Il riposo e la memoria

“…Vedete che il Signore vi ha dato il sabato! Per questo egli vi dà al sesto giorno il pane per due giorni. Restate ciascuno al proprio posto! Nel settimo giorno nessuno esca dal luogo dove si trova. … Il popolo dunque riposò nel settimo giorno”.

“…Prendi un’urna e mettici un omer completo di manna; deponila davanti al Signore e conservala per i vostri discendenti … Secondo quanto il Signore aveva ordinato a Mosè, Aronne la depose per conservarla davanti alla Testimonianza”. 

Alla fine di tutto questo racconto sul cibo, nell’ultima parte emergono due questioni che non hanno a che fare con il cibo.

Dio vi ha dato il sabato, il popolo riposò nel settimo giorno; e mettine un’urna davanti alla Testimonianza perché ce ne sia memoria per i discendenti.

Ci sono due cose: il tempo e la memoria, il ricordo, che vengono date insieme al pane, e sono le uniche due cose di cui dovremmo poter dire davvero che ci portiamo via uscendo dalla messa: il riposo – il tempo, un tempo in più – e la memoria.

Queste sono le due cose che dovremmo portare a casa dall’atto concreto della celebrazione eucaristica: un senso di riposo, la certezza che c’è tutto il tempo, dunque possiamo stare calmi; – gli ortodossi chiamano la celebrazione liturgica il riposo di Dio! – e  la memoria, per tutte le generazioni – da insegnare ai nostri piccoli, da insegnare a noi stessi, da ricevere dagli anziani.

Sono queste due questioni che danno colore all’atto eucaristico, che è memoria, memoriale della morte del Signore, memoria della nostra salvezza, memoria di come il mondo funziona dal punto di vista di Dio, in cui tutte le cose hanno un loro ordine e c’è un posto per ogni cosa e questo senso del riposo, del tempo in più.
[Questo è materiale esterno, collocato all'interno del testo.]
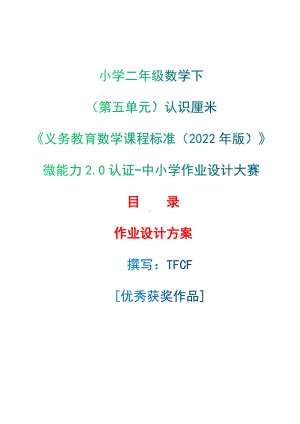 小学二年级数学下

（第五单元）认识厘米

《义务教育数学课程标准（2022 年版）》

微能力 2.0 认证-中小学作业设计大赛

目　录

作业设计方案

撰写：TFCF

[优秀获奖作品]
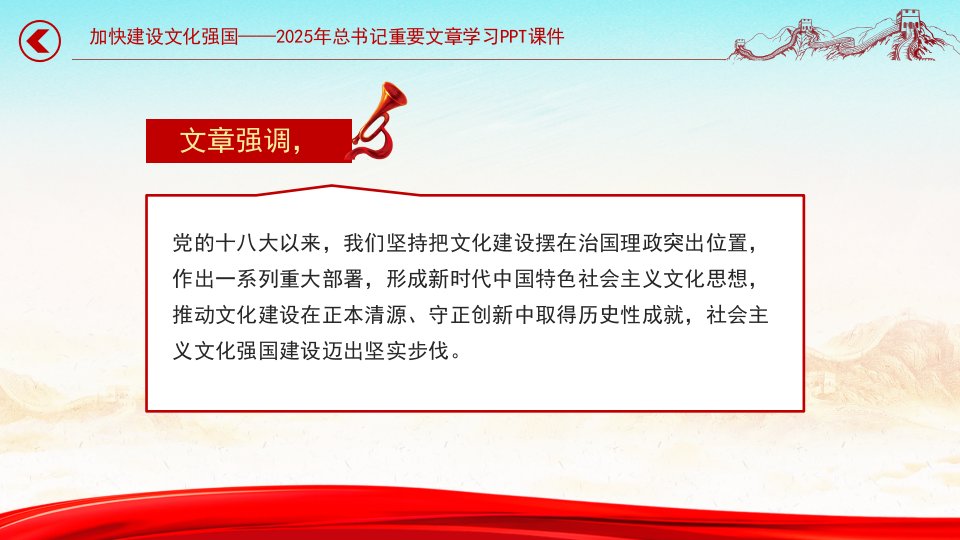 加快建设文化强国——2025年总书记重要文章学习PPT课件

文章强调，

党的十八大以来，我们坚持把文化建设摆在治国理政突出位置，作出一系列重大部署，形成新时代中国特色社会主义文化思想，推动文化建设在正本清源、守正创新中取得历史性成就，社会主义文化强国建设迈出坚实步伐。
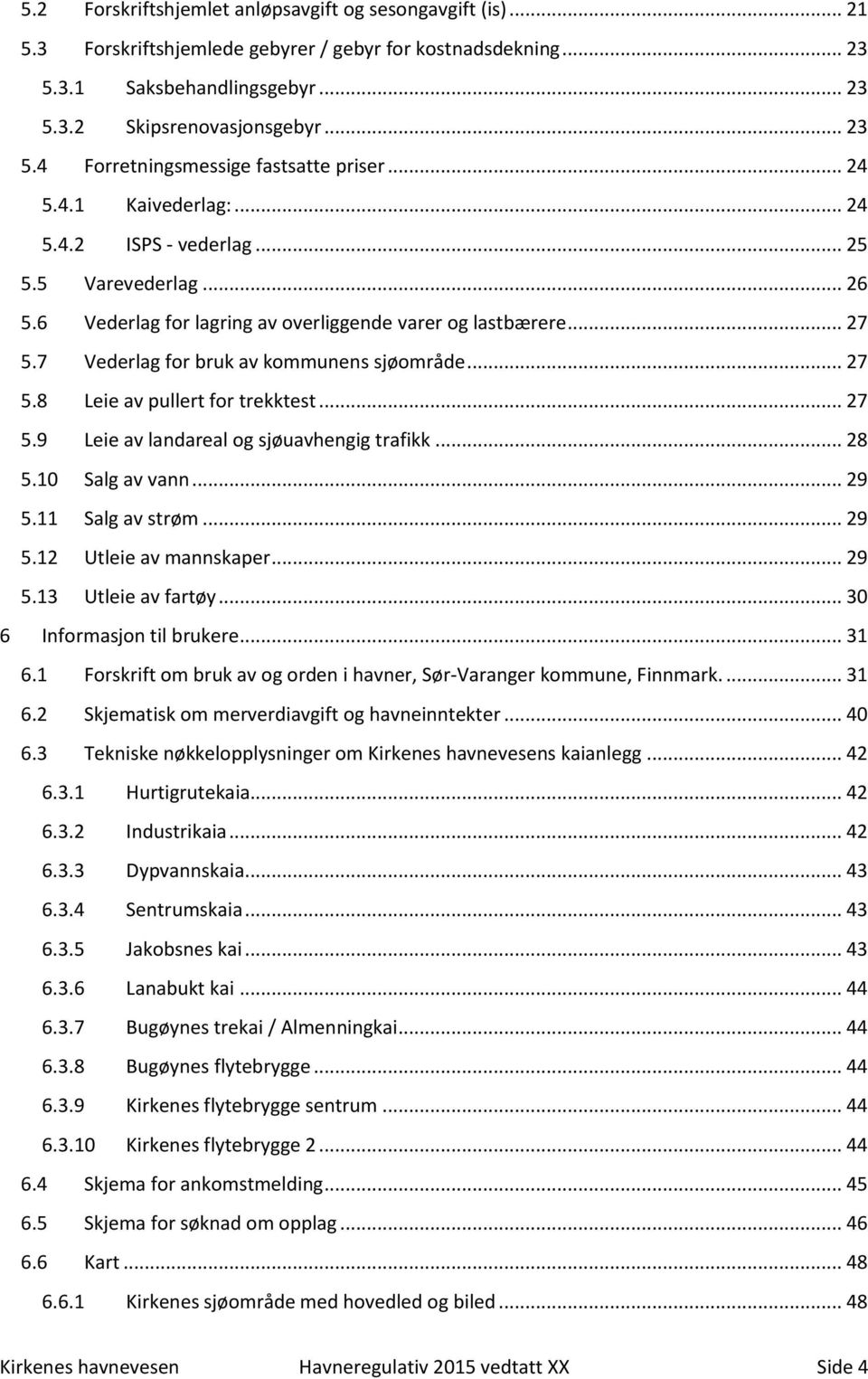 5.2 Forskriftshjemlet anløpsavgift og sesongavgift (is) ... 21
5.3 Forskriftshjemlede gebyrer / gebyr for kostnadsdekning ... 23
5.3.1 Saksbehandlingsgebyr ... 23
5.3.2 Skipsrenovasjonsgebyr ... 23
5.4 Forretningsmessige fastsatte priser ... 24
5.4.1 Kaivederlag: ... 24
5.4.2 ISPS - vederlag ... 25
5.5 Varevederlag ... 26
5.6 Vederlag for lagring av overliggende varer og lastbærere ... 27
5.7 Vederlag for bruk av kommunens sjøområde ... 27
5.8 Leie av pullert for trekktest ... 27
5.9 Leie av landareal og sjøuavhengig trafikk ... 28
5.10 Salg av vann ... 29
5.11 Salg av strøm ... 29
5.12 Utleie av mannskaper ... 29
5.13 Utleie av fartøy ... 30
6 Informasjon til brukere ... 31
6.1 Forskrift om bruk av og orden i havner, Sør-Varanger kommune, Finnmark. ... 31
6.2 Skjematisk om merverdiavgift og havneinntekter ... 40
6.3 Tekniske nøkkelopplysninger om Kirkenes havnevesens kaianlegg ... 42
6.3.1 Hurtigrutekaia ... 42
6.3.2 Industrikaia ... 42
6.3.3 Dypvannskaia ... 43
6.3.4 Sentrumskaia ... 43
6.3.5 Jakobsnes kai ... 43
6.3.6 Lanabukt kai ... 44
6.3.7 Bugøynes trekai / Almenningkai ... 44
6.3.8 Bugøynes flytebrygge ... 44
6.3.9 Kirkenes flytebrygge sentrum ... 44
6.3.10 Kirkenes flytebrygge 2 ... 44
6.4 Skjema for ankomstmelding ... 45
6.5 Skjema for søknad om opplag ... 46
6.6 Kart ... 48
6.6.1 Kirkenes sjøområde med hovedled og biled ... 48

Kirkenes havnevesen Havneregulativ 2015 vedtatt XX Side 4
Il riposo a noi fa venire in mente la vacanza, che riempiamo di solito con un altro lavoro; o il fare niente, che ci dà un senso di passività e  non ci piace.

Siamo la generazione che ha inventato il concetto di tempo libero, con l’ottimo risultato che non abbiamo mai tempo, ci manca sempre …una settimana per… ! Il riposo, il settimo giorno è un tempo in più, un bonus.

L’Eucaristia è proprio un tempo in più! Dovrebbe darci l’esperienza del riposo, nel senso che abbiamo un tempo in più, totale, gratuito, in cui non avere niente da fare.

Pane che accompagna

“Gli Israeliti mangiarono la manna per quarant’anni, fino al loro arrivo in una terra abitata, mangiarono cioè la manna finchè furono arrivati ai confini del paese di Canaan”.

Il pane che viene dal cielo è un pane per un tempo, per un viaggio. E’ un pane che accompagna lungo una strada, da una terra abitata di schiavitù, ad una terra abitata di libertà; nel frammezzo, nel viaggio c’è questo pane,  e dura a lungo! Quarant’anni è già un bel tempo!

Questa è una delle possibili immagini dell’Eucaristia, atto significativo della nostra vita!